Data shown -
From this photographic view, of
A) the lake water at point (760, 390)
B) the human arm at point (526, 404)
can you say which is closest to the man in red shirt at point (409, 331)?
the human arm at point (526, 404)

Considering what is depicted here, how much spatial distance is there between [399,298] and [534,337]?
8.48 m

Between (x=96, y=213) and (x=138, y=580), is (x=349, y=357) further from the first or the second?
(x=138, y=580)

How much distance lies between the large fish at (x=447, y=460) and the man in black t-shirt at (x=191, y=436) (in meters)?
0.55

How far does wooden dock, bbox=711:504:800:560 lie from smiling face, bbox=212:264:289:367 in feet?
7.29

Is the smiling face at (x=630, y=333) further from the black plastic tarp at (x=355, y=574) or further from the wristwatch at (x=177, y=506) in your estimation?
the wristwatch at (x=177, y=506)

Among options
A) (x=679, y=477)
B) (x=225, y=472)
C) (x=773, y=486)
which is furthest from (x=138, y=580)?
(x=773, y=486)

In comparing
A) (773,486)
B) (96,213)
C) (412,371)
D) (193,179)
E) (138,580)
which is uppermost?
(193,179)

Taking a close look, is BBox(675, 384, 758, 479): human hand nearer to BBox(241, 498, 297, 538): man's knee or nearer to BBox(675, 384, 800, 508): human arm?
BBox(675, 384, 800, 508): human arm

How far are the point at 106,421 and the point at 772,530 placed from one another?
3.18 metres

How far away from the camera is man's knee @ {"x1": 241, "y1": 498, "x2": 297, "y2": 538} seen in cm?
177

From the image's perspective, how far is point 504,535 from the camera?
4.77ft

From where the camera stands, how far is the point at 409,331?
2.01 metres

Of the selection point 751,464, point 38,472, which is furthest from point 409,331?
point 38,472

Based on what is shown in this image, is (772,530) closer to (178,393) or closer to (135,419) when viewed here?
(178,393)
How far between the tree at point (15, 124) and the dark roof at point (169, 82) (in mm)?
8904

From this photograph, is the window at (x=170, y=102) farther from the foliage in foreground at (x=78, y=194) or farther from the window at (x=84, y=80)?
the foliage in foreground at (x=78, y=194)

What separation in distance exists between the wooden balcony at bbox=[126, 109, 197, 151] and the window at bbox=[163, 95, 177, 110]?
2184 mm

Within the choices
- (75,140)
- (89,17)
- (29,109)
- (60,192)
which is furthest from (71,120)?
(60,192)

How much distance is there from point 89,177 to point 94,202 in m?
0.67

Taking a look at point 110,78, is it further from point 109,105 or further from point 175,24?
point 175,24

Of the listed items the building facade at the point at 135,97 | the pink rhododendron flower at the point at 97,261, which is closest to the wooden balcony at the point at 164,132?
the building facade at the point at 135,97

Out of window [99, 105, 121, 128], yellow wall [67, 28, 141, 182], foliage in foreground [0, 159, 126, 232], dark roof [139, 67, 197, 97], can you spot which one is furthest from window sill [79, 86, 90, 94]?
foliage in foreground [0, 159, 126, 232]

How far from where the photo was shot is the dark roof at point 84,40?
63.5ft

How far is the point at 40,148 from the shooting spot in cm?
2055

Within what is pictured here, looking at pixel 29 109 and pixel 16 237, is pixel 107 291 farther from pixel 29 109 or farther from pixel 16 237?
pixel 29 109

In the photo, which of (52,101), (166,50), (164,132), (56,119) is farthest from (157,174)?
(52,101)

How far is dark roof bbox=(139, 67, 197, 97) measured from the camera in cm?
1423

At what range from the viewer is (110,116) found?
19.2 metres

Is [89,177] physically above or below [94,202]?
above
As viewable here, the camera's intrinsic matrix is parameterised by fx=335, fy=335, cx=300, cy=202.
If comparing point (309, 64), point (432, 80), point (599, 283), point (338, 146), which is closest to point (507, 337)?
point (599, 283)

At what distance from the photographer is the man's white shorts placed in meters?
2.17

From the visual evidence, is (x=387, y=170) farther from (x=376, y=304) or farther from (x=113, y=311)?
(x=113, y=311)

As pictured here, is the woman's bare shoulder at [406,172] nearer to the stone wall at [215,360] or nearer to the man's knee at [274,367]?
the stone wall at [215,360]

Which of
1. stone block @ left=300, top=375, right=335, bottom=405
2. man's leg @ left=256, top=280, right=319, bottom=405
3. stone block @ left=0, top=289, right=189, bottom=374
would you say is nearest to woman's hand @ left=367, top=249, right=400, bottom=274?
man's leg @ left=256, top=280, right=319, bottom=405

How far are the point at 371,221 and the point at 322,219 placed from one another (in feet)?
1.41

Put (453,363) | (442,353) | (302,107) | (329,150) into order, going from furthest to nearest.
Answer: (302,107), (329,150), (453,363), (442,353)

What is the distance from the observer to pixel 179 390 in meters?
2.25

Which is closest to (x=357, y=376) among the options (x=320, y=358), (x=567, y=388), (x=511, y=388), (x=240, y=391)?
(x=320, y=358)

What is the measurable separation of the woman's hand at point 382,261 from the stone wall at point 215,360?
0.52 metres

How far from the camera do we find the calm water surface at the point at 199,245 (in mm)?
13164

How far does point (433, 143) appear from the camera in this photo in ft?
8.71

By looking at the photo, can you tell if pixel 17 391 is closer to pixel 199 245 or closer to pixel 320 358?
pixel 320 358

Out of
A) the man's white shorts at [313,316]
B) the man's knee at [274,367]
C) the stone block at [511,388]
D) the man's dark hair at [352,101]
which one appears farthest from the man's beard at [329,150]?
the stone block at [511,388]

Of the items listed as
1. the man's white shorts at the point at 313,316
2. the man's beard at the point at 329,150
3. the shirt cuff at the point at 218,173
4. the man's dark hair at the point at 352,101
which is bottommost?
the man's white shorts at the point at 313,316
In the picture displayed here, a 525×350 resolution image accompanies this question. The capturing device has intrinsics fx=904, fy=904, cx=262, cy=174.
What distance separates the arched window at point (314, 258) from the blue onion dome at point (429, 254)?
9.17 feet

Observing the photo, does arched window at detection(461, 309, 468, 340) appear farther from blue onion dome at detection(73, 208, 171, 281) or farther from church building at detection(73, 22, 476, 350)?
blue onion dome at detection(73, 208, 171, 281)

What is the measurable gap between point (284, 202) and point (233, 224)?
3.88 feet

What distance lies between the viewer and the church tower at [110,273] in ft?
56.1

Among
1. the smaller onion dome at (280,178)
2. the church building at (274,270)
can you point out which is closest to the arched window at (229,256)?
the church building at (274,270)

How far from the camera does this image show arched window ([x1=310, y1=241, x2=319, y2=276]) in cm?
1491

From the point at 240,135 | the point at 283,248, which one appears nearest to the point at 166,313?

What this task involves -
Transcribe each record exactly. Leave nothing out.

Written answer -
From this photographic view, of
A) the lake water at point (760, 390)
B) the human arm at point (526, 404)
can you say which is closest to the man in red shirt at point (409, 331)?
the human arm at point (526, 404)

Considering what is depicted here, how much spatial distance is there between [399,298] and [534,337]?
8.48 m

Between (x=96, y=213) and (x=138, y=580), is (x=349, y=357) further from the first or the second?
(x=138, y=580)

How much distance lies between the large fish at (x=447, y=460) and the man in black t-shirt at (x=191, y=436) (in meters)?
0.55

How far does wooden dock, bbox=711:504:800:560 lie from smiling face, bbox=212:264:289:367 in feet?
7.29

Is the smiling face at (x=630, y=333) further from the black plastic tarp at (x=355, y=574) or further from the wristwatch at (x=177, y=506) in your estimation?
the wristwatch at (x=177, y=506)

Among options
A) (x=679, y=477)
B) (x=225, y=472)
C) (x=773, y=486)
which is furthest from (x=138, y=580)?
(x=773, y=486)

In comparing
A) (773,486)
B) (96,213)
C) (412,371)
D) (193,179)
E) (138,580)
which is uppermost?
(193,179)

Taking a close look, is BBox(675, 384, 758, 479): human hand nearer to BBox(241, 498, 297, 538): man's knee or nearer to BBox(675, 384, 800, 508): human arm?
BBox(675, 384, 800, 508): human arm

How far are the point at 106,421 and the point at 772,530 placed from one another?
3.18 metres

How far away from the camera is man's knee @ {"x1": 241, "y1": 498, "x2": 297, "y2": 538} seen in cm?
177

From the image's perspective, how far is point 504,535 from the camera?
4.77ft

From where the camera stands, how far is the point at 409,331?
2.01 metres

Of the selection point 751,464, point 38,472, which is furthest from point 409,331?
point 38,472

Based on what is shown in this image, is (772,530) closer to (178,393) or closer to (135,419) when viewed here?
(178,393)
How far between the tree at point (15, 124) and the dark roof at point (169, 82) (in mm)?
8904

From this photograph, is the window at (x=170, y=102) farther from the foliage in foreground at (x=78, y=194) or farther from the window at (x=84, y=80)?
the foliage in foreground at (x=78, y=194)

What separation in distance exists between the wooden balcony at bbox=[126, 109, 197, 151] and the window at bbox=[163, 95, 177, 110]?
2184 mm

Within the choices
- (75,140)
- (89,17)
- (29,109)
- (60,192)
which is furthest from (71,120)?
(60,192)

How much distance is there from point 89,177 to point 94,202 in m?
0.67

Taking a look at point 110,78, is it further from point 109,105 or further from point 175,24?
point 175,24

Of the listed items the building facade at the point at 135,97 | the pink rhododendron flower at the point at 97,261, which is closest to the wooden balcony at the point at 164,132?
the building facade at the point at 135,97

Out of window [99, 105, 121, 128], yellow wall [67, 28, 141, 182], foliage in foreground [0, 159, 126, 232], dark roof [139, 67, 197, 97], can you spot which one is furthest from window sill [79, 86, 90, 94]?
foliage in foreground [0, 159, 126, 232]

How far from where the photo was shot is the dark roof at point 84,40?
63.5ft

How far is the point at 40,148 from the shooting spot in cm?
2055

Within what is pictured here, looking at pixel 29 109 and pixel 16 237, is pixel 107 291 farther from pixel 29 109 or farther from pixel 16 237?
pixel 29 109

In the photo, which of (52,101), (166,50), (164,132), (56,119) is farthest from (157,174)?
(52,101)

How far is dark roof bbox=(139, 67, 197, 97) measured from the camera in cm?
1423

At what range from the viewer is (110,116) found?
19.2 metres

Is [89,177] physically above or below [94,202]?
above
As viewable here, the camera's intrinsic matrix is parameterised by fx=335, fy=335, cx=300, cy=202.
If comparing point (309, 64), point (432, 80), point (599, 283), point (338, 146), which is closest to point (507, 337)?
point (599, 283)

At what distance from the photographer is the man's white shorts placed in meters?
2.17

From the visual evidence, is (x=387, y=170) farther from (x=376, y=304) or farther from (x=113, y=311)?
(x=113, y=311)

As pictured here, is the woman's bare shoulder at [406,172] nearer to the stone wall at [215,360] or nearer to the man's knee at [274,367]?
the stone wall at [215,360]

Which of
1. stone block @ left=300, top=375, right=335, bottom=405
2. man's leg @ left=256, top=280, right=319, bottom=405
3. stone block @ left=0, top=289, right=189, bottom=374
would you say is nearest to woman's hand @ left=367, top=249, right=400, bottom=274?
man's leg @ left=256, top=280, right=319, bottom=405

How far are the point at 371,221 and the point at 322,219 placed from one another (in feet)?
1.41

Put (453,363) | (442,353) | (302,107) | (329,150) into order, going from furthest to nearest.
Answer: (302,107), (329,150), (453,363), (442,353)

What is the distance from the observer to pixel 179 390 in meters?
2.25

Which is closest to (x=357, y=376) among the options (x=320, y=358), (x=567, y=388), (x=511, y=388), (x=240, y=391)?
(x=320, y=358)

What is the measurable separation of the woman's hand at point 382,261 from the stone wall at point 215,360?
0.52 metres

How far from the camera do we find the calm water surface at the point at 199,245 (in mm)?
13164

How far does point (433, 143) appear from the camera in this photo in ft?
8.71

By looking at the photo, can you tell if pixel 17 391 is closer to pixel 199 245 or closer to pixel 320 358?
pixel 320 358

Out of
A) the man's white shorts at [313,316]
B) the man's knee at [274,367]
C) the stone block at [511,388]
D) the man's dark hair at [352,101]
which one appears farthest from the man's beard at [329,150]?
the stone block at [511,388]

Of the items listed as
1. the man's white shorts at the point at 313,316
2. the man's beard at the point at 329,150
3. the shirt cuff at the point at 218,173
4. the man's dark hair at the point at 352,101
which is bottommost?
the man's white shorts at the point at 313,316
In the picture displayed here, a 525×350 resolution image accompanies this question. The capturing device has intrinsics fx=904, fy=904, cx=262, cy=174.
What distance separates the arched window at point (314, 258) from the blue onion dome at point (429, 254)?
9.17 feet

Observing the photo, does arched window at detection(461, 309, 468, 340) appear farther from blue onion dome at detection(73, 208, 171, 281) or farther from church building at detection(73, 22, 476, 350)?
blue onion dome at detection(73, 208, 171, 281)

What is the measurable gap between point (284, 202) and point (233, 224)?
3.88 feet

What distance lies between the viewer and the church tower at [110,273] in ft?
56.1

Among
1. the smaller onion dome at (280,178)
2. the church building at (274,270)
can you point out which is closest to the arched window at (229,256)?
the church building at (274,270)

How far from the camera does this image show arched window ([x1=310, y1=241, x2=319, y2=276]) in cm?
1491

From the point at 240,135 | the point at 283,248, which one appears nearest to the point at 166,313?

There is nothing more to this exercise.